Quelques notes que j'ai prises lors d'une interview de Philippe Sollers à la télévision, concernant son dernier livre : "Une vie divine" chez Gallimard - janvier 2006
Sollers parlant de Nietzsche : «Pourquoi a-t-il été à ce point censuré, oblitéré, interprété, falsifié par sa mère et ensuite par sa soeur surtout ? Qu'est-ce qui s'est emparé de l'Allemagne à un certain moment alors que voilà l'esprit le plus libre qui ait existé en allemand et en Allemagne ? Pourquoi a-t-on fait de ce Nietzsche cet épouvantail, ce surhomme? »
Sollers parlant de son livre : «Le narrateur, qui s'intéresse aux choses fondamentales, il se demande comment on pourrait sortir du XXe siècle, de ce désastre ! Alors il tombe sur Nietzsche, il trouve ça très frais, très électrique, très actuel, très caustique, très par-delà le bien et le mal puisque c'est ça notre discussion toujours, le bien le mal, très au-delà de la morale, la moralie. Qu'est-ce qui infecte à ce point la vie humaine depuis deux mille ans, sinon la moralie, la morale, le bien, le mal, la religion, etc.? Qu'est-ce qui fait qu'on pourrait sortir de ce cauchemar ?
Et alors il a écrit, excusez-moi, des livres que j'ai lu; -puis il y a des bibliothèques sur lui-, puis on s'aperçoit que personne n'a fait attention à sa vie sur lui, à sa vie concrète, comment il a vécu, qu'est-ce que c'était vraiment... J'ai lu sa correspondance, etc... C'est absolument extraordinaire ! »
«Il ne s'agit pas de mettre la philosophie dans le boudoir, mais de mettre le bordel dans la philosophie.»
- T.A : «Vous parlez de ce Daniel (donc qu'on comprend être Houellebecq) : "mauvaise enfance, corps peu désirable, intense masturbation, puis découverte tardive de jeunes partenaires attirés par sa célébrité et son argent; et là, il prend conscience de son vieillissement."
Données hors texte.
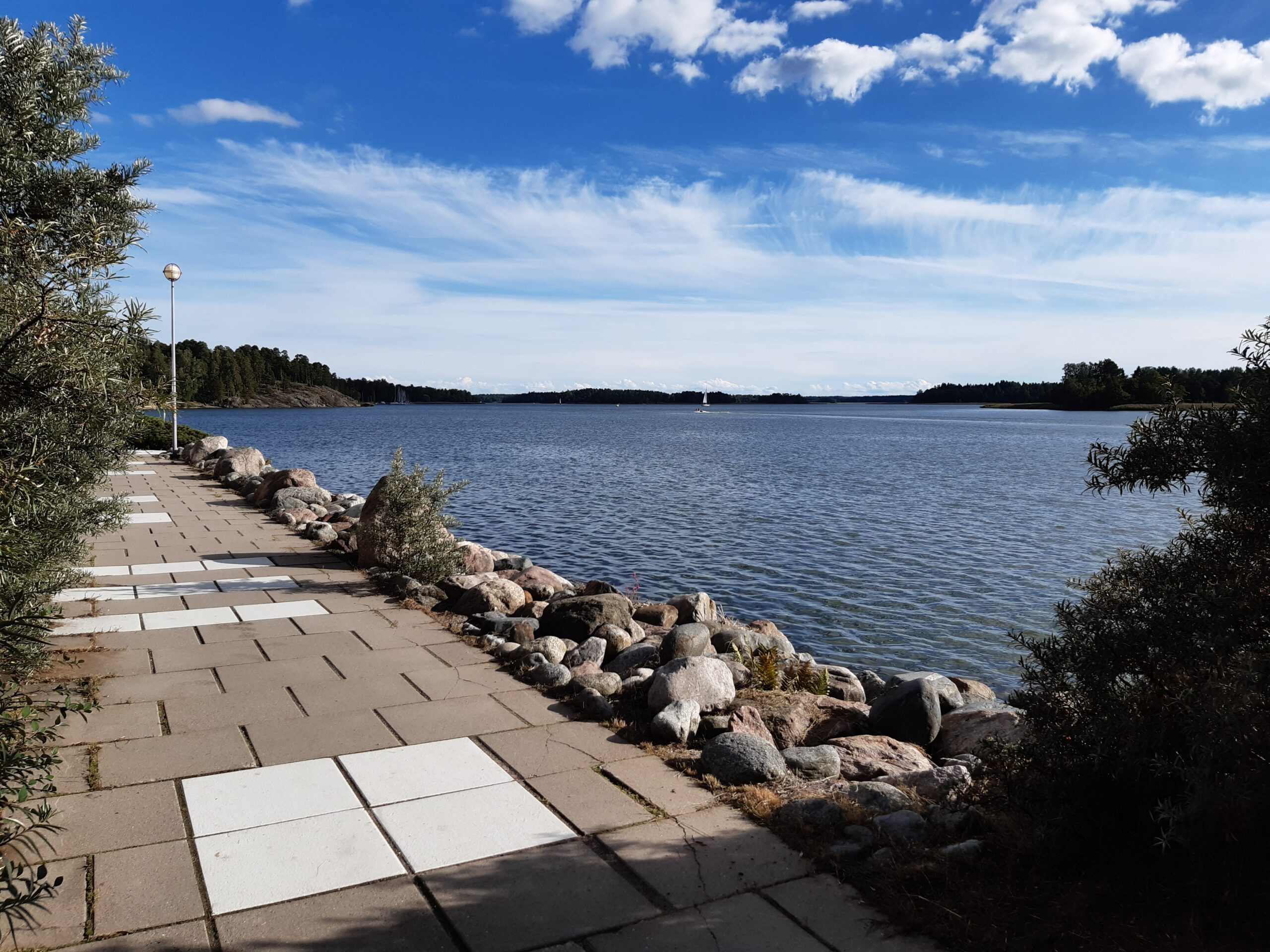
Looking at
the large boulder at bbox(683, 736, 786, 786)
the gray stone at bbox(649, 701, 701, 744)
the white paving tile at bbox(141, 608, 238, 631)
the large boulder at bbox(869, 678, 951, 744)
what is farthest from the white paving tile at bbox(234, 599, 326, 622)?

- Ph. Sollers : «Houellebecq est un écrivain important de notre époque, parce qu'il décrit exactement la misère sexuelle de notre époque; à laquelle il faut quand même observer qu'elle est niée partout.
L'homme d'aujourd'hui : pornographe et sentimental; quelqu'un de profondément déprimé, qui vit dans une sorte de désespérance.
Y a un romancier d'aujourd'hui, important, dont je parle sans le citer qui s'appelle Michel
Houellebecq -c'est pas la peine de faire comme s'il n'existait pas, il existe- et qui décrit de façon très précise et pertinente la misère sexuelle dans laquelle se trouve le monde contemporain. Si vous voulez faire semblant d'être en dehors de la misère sexuelle, il faut venir nous le prouver avec vos résultats, l'écrire et le publier. Il faut que chacun parle de sa vie privée, il faut que chacun ose dire la façon dont il vit. Est-ce que ça va ? Est-ce que ça ne va pas ? Est-ce que vous frimez ? Est-ce que vous inventez ? Est-ce que vous racontez n'importe quoi ? Il faut être précis dans ces choses et c'est là-dessus, que par exemple, on retrouve en effet la philosophie de Nietzsche.
Est-ce que vous voulez vivre oui ou non ? Ou est-ce que ça vous paraît barbant, assommant, vous préfériez en finir ? Vous êtes frustrés, déprimés, mélancolique ? Et c'est ça en effet qui est dans le monde que nous vivons. Un monde merveilleux, où le faux bonheur rutile de partout et où les masses frustrées, résignées peuvent allumer des bagnoles en banlieue ou bien se déprimer chez eux en se branlant sur n'importe quoi sans en jouir.»